▶ [Stated problem] Rewrite the material below as a numbered list, one line per item, and omit the blank lines.

▶ [Recorded data]

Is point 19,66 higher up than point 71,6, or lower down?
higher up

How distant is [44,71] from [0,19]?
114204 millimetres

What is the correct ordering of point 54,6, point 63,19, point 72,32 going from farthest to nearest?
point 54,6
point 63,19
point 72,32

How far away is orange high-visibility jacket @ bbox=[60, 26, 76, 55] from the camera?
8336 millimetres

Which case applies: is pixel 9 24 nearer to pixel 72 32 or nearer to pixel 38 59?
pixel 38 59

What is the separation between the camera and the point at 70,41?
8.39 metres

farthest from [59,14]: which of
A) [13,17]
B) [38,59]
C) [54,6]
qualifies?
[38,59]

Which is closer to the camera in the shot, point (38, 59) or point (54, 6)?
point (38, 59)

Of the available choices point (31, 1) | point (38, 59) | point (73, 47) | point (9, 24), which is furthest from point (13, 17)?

▶ [Written reply]
1. Is point 19,66 higher up than point 71,6, or lower down?
2. higher up
3. How distant is [44,71] from [0,19]?
4. 114204 millimetres
5. What is the correct ordering of point 54,6, point 63,19, point 72,32 going from farthest to nearest?
6. point 54,6
7. point 63,19
8. point 72,32
9. How far away is orange high-visibility jacket @ bbox=[60, 26, 76, 55] from the camera?
10. 8336 millimetres
11. Which case applies: is pixel 9 24 nearer to pixel 72 32 or nearer to pixel 38 59?
12. pixel 38 59
13. What is the separation between the camera and the point at 70,41?
14. 8.39 metres
15. farthest from [59,14]: which of
16. A) [13,17]
17. B) [38,59]
18. C) [54,6]
19. qualifies?
20. [38,59]
21. Which is closer to the camera in the shot, point (38, 59) or point (54, 6)?
22. point (38, 59)
23. Of the available choices point (31, 1) | point (38, 59) | point (73, 47) | point (9, 24), which is furthest from point (13, 17)?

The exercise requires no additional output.